The first impressions of the crew are that they don’t exactly see eye to eye, but as the book progresses each character reveals their own objectives, causing them to separate. While the leader, Seoni, initially attempts to divide the crew into groups to handle multiple tasks, the members veer off in their own ways with their own agendas, leaving Seoni without a crew and without a plan. Having the characters branch off on their own paths was a great plot device used by Zub. With all the members in varying situations we are introduced to multiple locations and plots simultaneously, which is helpful, especially for a first issue. With the crew on their own it is easier to get a better understanding as to who they are and what their individual goals are.

The characters that stood out the most were Ezren, the Wizard, and Kyra, the Holy Cleric of Sarenrae. Their individual stories seem to have the most depth so far and allow for much more to be done to expand their plots. There are also a lot of elements of mystery within their stories that left much anticipation, like Ezren’s meeting with Sheila Hiedmarch or the sudden intrusion on Kyra’s prayer. Their separate story arcs ended strong and satisfyingly, so long as they capitalize on them in the next installment.

As for the art, Leandro Oliveira is very detailed and precise with his drawing, which is a good thing. From splash pages of the crew’s vessel on the open waters to close ups of the character’s faces, the art is a nice mixture of realism and cartoon.

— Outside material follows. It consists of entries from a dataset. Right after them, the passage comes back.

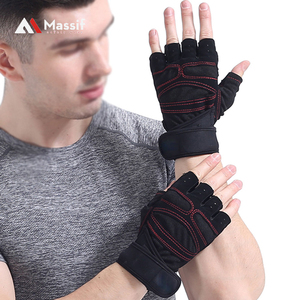 Gants d'haltérophilie pour hommes avec enveloppes de poignet intégrées, parfaits pour les tractions, gants de fitness pour l'entraînement croisé. - Product Image 4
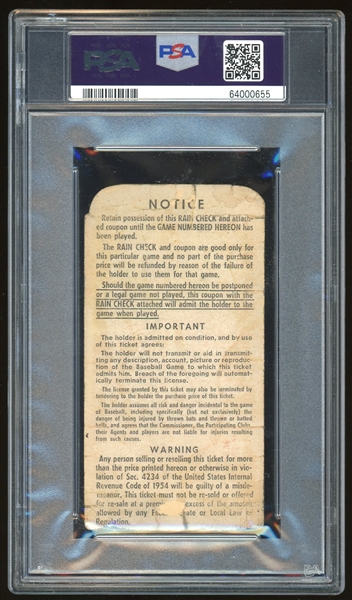 Bill Mazeroski Signed & Inscribed 1960 World Series Ticket Stub w/ Gem Mint 10 Auto! (PSA/DNA Encapsulated)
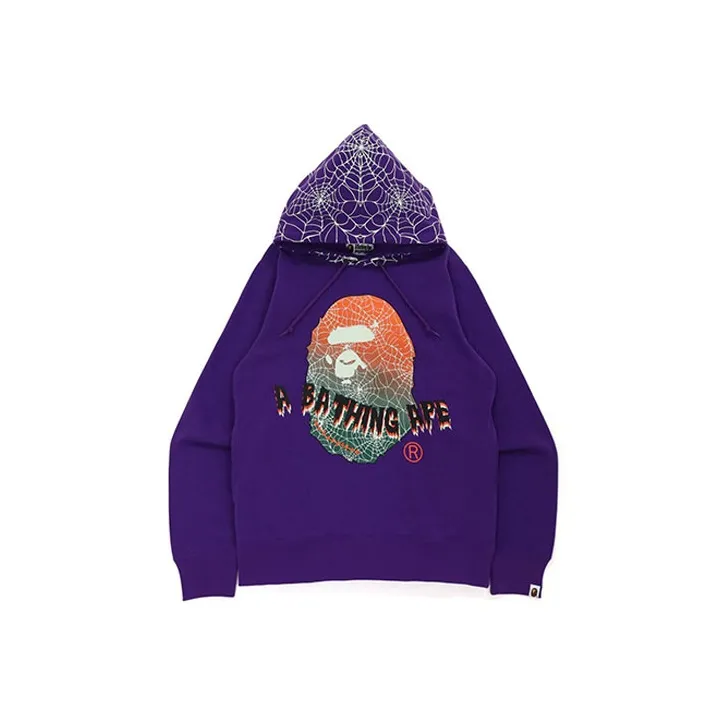 A BATHING APE Halloween Ape Head Glow In The Dark Pullover Hoodie-2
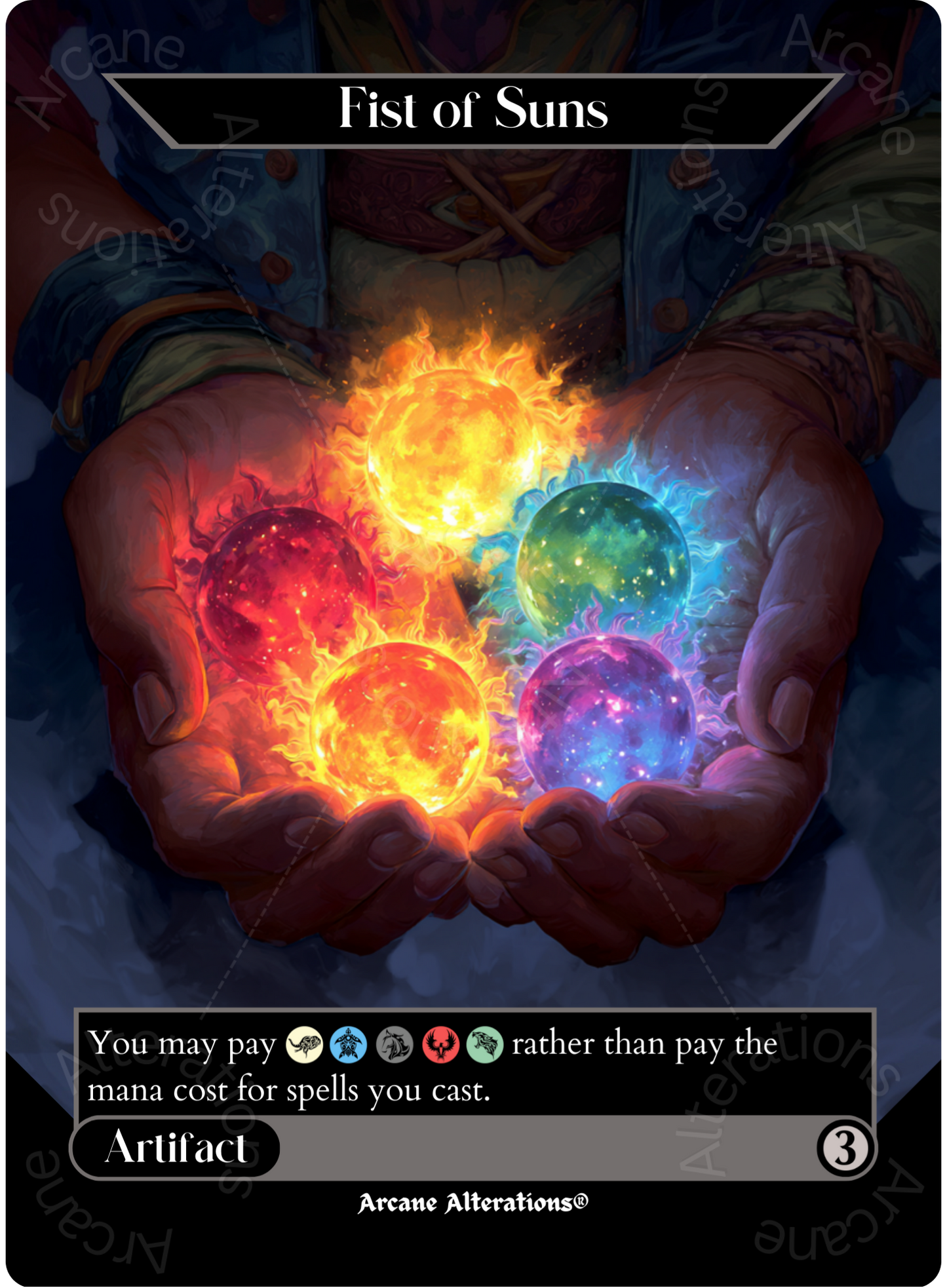 Fist of Suns - Full Art Altered Art Custom Proxy Cards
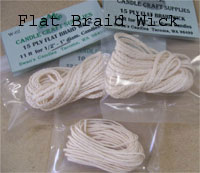 Flat Braid Wicks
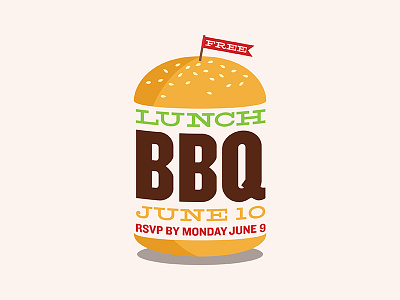 Free BBQ bbq burger free illustration lunch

While his resume in the comics business may be small, his popularity should grow as long as he keeps producing art like he did here. Oliveira’s pencils are only enhanced by Ross Campbell’s superb coloring. The colors aren’t too simple, but not so complex that they take away from the Oliveira’s pencils. The color palette used adds a nice filter, really accentuating the “medieval” feel of the book.

The only worry in the book so far is its division of the main characters and how Zub plans to bring them back together. While splitting them up initially is a great way to learn more about them, it will be interesting to see how their differentiating stories can be connected. Hopefully, one character doesn’t get left out and stuck in a purgatory of a useless plot that goes nowhere. However, it has only been one issue and is too early to tell what lies ahead for the crew.

Overall, the book is off to a good start with a fantastic, original look from Oliveira and Campbell, and a good, multi-layered story from Zub that, for the moment, sees all the characters heading in a good direction.